WRITTEN INSTRUCTION A:
According to the blog post, what has been the overall theme of this year?
WRITTEN INSTRUCTION B:
In the blog post, why does the writer say it is important to keep believing in oneself instead of comparing oneself to others?
WRITTEN INSTRUCTION C:
Restate word for word the passage of the blog post from "And yet, we" up to and including "what we deserve.".

DOCUMENT:

But the thing is, my family jumping to take care of her was really nice to see, and again reaffirmed the signs I’ve been seeing about slowing down and prioritizing self-care. I get so caught up with work, volunteering, projects, ideas, outings, conversations, and life in general – and I get pretty damn excited about it – that I forget to slow down and collect myself and be still in the chaos and passion. I’m working so hard and am so focused on an ideal or end goal that I forget that life is always full of surprises and won’t always give us what we want and when we want.
Perhaps it’s a 21st century, first world millennial problem, but instant gratification and our fast-paced lifestyle has made us expect for everything and everyone to be ready at the slightest tremble of our fingertips. Which is ridiculous and rude, if you think about it. We are all moving at our own pace, and we shouldn’t compare our speed or direction to another person’s. Our journeys are our own, and we often forget how precious and significant they are.
I am quite guilty of taking my personal journey for granted. I see my peers and family and friends moving at different paces and taking on their own struggles, but I usually focus on the ones who are relentless in their race to riches, whatever these riches are. Looking at these people, I yearn to be as energetic, as focused, as smart, as non-stop. And that’s where the stress starts. Another lesson that needs repeating is to stop comparing myself to others, to continue to believe in myself – because that is where the answers lie and where I get my strength and validation. I also need to trust myself and the process, and wait for it, whatever “it” is.
Before, whenever I heard the words “wait for it,” I would get reminded of Barney Stinson from How I Met Your Mother. Now, I get reminded of the song from Hamilton. A much better pop culture reference, in my opinion. It’s a song that will likely resonate with other 20-somethings as we go about our own journeys. Aaron Burr is the foil to Alexander Hamilton, and compares himself to Hamilton in the song, but I think that there can be a healthy balance. We’re not completely alone in life, after all. We just have to figure out how community affects our sense of individuality and well-being. And we must remember that we are inimitable and are able to control how we go about our journeys.
A lot of shit has happened between my last blog post and now. A lot. Some good, some awful, some terrifying, some exhilarating. Personally, politically, locally, globally… a lot has happened. History has been made. And it’s been a ride.
I think that the overall theme of this year has been extreme living: the highest of highs and the lowest of lows. Friends, family, world leaders, citizens, all of us, have strongly felt something. Whether we have experienced love, heartbreak, loss, confusion, exhaustion, defeat, rejection… it’s all a part of life. And I’ve learned that we are all resilient and passionate enough to keep going back to the things that bring us joy and fulfillment, knowing all too well that we could be torn down again. And again. And again.
And yet, we keep going. We push to think higher, feel deeper. We strive to be the greatest. We act like heroes, even just for one day. Because one day can make a difference. We know this. And damn it, we are optimists and we want the best that life can give us. And we work hard to make sure that we get what we deserve.

(Lines of data)

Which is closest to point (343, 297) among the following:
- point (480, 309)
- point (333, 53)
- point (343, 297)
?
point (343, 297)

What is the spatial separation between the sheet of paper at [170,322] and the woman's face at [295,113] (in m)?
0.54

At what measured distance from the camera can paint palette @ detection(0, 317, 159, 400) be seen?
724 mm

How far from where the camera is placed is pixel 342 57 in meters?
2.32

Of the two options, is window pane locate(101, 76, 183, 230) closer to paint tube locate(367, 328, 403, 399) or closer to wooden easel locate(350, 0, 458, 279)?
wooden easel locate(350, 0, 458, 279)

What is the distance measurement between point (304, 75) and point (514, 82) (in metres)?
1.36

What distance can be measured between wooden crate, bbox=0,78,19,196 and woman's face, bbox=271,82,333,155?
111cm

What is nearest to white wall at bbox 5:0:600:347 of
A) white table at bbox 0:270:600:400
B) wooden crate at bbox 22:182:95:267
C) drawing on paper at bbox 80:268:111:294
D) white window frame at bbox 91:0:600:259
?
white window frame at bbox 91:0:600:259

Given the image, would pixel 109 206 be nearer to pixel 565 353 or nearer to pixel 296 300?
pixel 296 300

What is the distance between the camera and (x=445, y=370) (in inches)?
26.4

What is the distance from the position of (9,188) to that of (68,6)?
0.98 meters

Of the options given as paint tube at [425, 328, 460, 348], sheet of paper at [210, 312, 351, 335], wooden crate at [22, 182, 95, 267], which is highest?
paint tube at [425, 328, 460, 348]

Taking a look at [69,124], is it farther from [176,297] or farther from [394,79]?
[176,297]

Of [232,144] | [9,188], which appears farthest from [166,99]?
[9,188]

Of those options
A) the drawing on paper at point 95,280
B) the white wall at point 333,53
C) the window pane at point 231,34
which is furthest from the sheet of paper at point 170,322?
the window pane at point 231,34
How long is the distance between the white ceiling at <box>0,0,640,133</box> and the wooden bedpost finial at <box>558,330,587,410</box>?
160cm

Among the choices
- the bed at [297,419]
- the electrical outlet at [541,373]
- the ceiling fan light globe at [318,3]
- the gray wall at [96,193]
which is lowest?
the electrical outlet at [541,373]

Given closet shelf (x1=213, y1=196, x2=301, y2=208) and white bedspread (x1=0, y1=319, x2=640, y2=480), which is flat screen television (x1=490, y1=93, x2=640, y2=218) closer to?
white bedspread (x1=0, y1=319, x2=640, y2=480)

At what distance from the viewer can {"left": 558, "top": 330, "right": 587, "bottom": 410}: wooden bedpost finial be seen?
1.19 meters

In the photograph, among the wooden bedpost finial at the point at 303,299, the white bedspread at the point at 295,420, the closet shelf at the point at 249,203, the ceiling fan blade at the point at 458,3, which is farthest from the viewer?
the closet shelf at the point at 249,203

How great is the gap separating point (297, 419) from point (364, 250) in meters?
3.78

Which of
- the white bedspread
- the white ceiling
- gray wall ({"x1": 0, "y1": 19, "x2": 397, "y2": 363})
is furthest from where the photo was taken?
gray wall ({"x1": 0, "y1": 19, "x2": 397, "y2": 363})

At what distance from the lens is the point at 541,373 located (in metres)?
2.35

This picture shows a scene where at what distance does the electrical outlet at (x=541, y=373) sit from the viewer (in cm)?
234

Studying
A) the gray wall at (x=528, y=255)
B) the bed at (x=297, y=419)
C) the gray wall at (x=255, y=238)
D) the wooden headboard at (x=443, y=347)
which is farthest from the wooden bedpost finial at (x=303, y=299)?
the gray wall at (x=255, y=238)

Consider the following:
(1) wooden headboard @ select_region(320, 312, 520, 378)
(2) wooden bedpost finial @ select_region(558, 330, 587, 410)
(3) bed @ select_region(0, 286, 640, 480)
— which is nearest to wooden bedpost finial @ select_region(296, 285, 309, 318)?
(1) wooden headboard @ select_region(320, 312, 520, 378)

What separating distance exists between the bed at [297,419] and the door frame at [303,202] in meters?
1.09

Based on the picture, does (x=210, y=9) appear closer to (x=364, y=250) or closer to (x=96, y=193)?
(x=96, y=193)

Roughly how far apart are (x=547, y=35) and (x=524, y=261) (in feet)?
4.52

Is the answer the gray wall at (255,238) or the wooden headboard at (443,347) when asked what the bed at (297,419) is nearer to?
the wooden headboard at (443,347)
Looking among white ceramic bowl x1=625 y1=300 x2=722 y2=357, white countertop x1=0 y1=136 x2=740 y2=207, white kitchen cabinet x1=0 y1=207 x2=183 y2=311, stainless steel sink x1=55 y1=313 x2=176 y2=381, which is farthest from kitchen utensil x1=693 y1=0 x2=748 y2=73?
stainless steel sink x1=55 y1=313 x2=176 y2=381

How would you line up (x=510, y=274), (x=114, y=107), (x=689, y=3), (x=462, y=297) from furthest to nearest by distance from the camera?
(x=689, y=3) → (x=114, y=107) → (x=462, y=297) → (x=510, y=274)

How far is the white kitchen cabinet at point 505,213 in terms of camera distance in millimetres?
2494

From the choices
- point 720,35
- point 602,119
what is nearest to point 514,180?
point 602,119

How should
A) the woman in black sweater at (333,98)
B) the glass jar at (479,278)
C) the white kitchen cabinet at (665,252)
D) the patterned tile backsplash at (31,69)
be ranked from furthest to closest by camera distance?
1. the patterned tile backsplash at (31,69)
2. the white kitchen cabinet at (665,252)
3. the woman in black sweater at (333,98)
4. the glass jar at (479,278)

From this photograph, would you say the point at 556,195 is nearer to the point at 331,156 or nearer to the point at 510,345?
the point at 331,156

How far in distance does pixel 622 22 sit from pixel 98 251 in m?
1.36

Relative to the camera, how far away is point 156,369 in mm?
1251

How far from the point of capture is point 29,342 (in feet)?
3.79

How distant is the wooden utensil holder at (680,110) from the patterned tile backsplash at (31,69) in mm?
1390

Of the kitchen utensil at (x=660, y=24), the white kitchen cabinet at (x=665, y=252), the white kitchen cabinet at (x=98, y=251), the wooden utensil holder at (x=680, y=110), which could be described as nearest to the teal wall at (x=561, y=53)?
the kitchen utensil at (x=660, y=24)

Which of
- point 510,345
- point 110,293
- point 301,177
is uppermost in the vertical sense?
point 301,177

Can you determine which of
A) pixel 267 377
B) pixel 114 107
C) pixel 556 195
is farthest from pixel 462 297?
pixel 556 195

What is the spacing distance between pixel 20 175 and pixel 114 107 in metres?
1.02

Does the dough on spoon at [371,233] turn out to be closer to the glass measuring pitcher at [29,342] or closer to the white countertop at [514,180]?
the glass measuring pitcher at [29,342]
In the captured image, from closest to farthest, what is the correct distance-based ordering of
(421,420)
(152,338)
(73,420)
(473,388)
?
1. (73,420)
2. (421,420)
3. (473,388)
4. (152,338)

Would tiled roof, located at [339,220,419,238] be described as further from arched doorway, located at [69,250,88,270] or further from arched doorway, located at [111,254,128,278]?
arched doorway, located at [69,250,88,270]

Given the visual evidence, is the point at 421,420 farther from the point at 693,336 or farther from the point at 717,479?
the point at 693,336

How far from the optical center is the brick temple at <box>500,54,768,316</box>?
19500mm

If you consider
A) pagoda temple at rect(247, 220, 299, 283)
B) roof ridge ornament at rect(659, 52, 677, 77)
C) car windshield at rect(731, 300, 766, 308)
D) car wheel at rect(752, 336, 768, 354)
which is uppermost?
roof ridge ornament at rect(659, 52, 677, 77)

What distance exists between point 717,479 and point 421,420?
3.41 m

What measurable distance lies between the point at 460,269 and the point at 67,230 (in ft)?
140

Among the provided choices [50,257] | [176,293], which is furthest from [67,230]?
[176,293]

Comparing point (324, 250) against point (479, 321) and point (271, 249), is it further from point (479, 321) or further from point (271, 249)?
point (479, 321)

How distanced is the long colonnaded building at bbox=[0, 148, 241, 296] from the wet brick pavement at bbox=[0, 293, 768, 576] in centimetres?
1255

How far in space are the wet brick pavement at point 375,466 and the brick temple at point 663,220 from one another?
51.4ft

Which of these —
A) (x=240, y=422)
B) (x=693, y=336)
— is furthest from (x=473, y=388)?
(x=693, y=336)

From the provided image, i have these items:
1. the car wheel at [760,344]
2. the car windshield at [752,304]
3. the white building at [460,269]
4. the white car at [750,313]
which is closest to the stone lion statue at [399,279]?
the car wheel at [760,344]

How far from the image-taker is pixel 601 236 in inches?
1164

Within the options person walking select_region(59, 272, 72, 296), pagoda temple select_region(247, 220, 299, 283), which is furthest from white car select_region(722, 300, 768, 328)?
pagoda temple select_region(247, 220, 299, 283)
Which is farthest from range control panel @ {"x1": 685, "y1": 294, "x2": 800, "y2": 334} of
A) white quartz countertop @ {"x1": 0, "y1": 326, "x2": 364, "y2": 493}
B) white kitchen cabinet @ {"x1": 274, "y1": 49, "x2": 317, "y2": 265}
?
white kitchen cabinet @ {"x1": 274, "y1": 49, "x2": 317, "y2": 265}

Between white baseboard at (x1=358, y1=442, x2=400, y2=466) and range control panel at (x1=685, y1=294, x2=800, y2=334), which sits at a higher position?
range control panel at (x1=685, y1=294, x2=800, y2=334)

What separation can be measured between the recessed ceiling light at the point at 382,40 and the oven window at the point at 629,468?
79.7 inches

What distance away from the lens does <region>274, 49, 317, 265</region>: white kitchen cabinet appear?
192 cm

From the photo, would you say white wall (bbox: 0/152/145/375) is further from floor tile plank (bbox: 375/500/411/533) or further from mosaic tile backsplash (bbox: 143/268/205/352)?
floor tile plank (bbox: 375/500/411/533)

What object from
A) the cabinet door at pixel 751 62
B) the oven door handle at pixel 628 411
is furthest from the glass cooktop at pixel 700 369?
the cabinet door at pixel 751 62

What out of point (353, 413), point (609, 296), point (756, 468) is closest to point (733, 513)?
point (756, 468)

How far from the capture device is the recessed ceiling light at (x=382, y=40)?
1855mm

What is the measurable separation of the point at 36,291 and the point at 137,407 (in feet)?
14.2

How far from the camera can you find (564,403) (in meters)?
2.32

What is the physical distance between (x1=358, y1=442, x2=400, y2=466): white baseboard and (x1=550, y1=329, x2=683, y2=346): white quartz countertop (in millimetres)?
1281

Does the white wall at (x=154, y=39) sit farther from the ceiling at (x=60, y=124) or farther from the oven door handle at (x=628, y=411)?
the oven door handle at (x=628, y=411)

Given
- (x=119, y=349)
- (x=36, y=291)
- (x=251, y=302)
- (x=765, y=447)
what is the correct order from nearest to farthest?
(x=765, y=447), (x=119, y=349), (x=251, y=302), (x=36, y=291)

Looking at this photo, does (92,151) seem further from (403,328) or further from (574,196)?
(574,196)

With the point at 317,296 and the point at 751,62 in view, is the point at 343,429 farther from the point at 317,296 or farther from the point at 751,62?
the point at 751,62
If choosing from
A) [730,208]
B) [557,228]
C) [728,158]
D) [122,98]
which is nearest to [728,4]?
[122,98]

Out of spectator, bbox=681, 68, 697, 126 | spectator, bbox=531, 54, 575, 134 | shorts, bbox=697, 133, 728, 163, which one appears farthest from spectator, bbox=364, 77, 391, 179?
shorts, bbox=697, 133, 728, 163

FINAL ANSWER A:
Extreme living: the highest of highs and the lowest of lows.

FINAL ANSWER B:
The writer's stress starts when looking at relentless peers and yearning to be as energetic, focused, smart and non-stop as they are. Believing in oneself matters because that is where the answers lie and where the writer gets strength and validation.

FINAL ANSWER C:
And yet, we keep going. We push to think higher, feel deeper. We strive to be the greatest. We act like heroes, even just for one day. Because one day can make a difference. We know this. And damn it, we are optimists and we want the best that life can give us. And we work hard to make sure that we get what we deserve.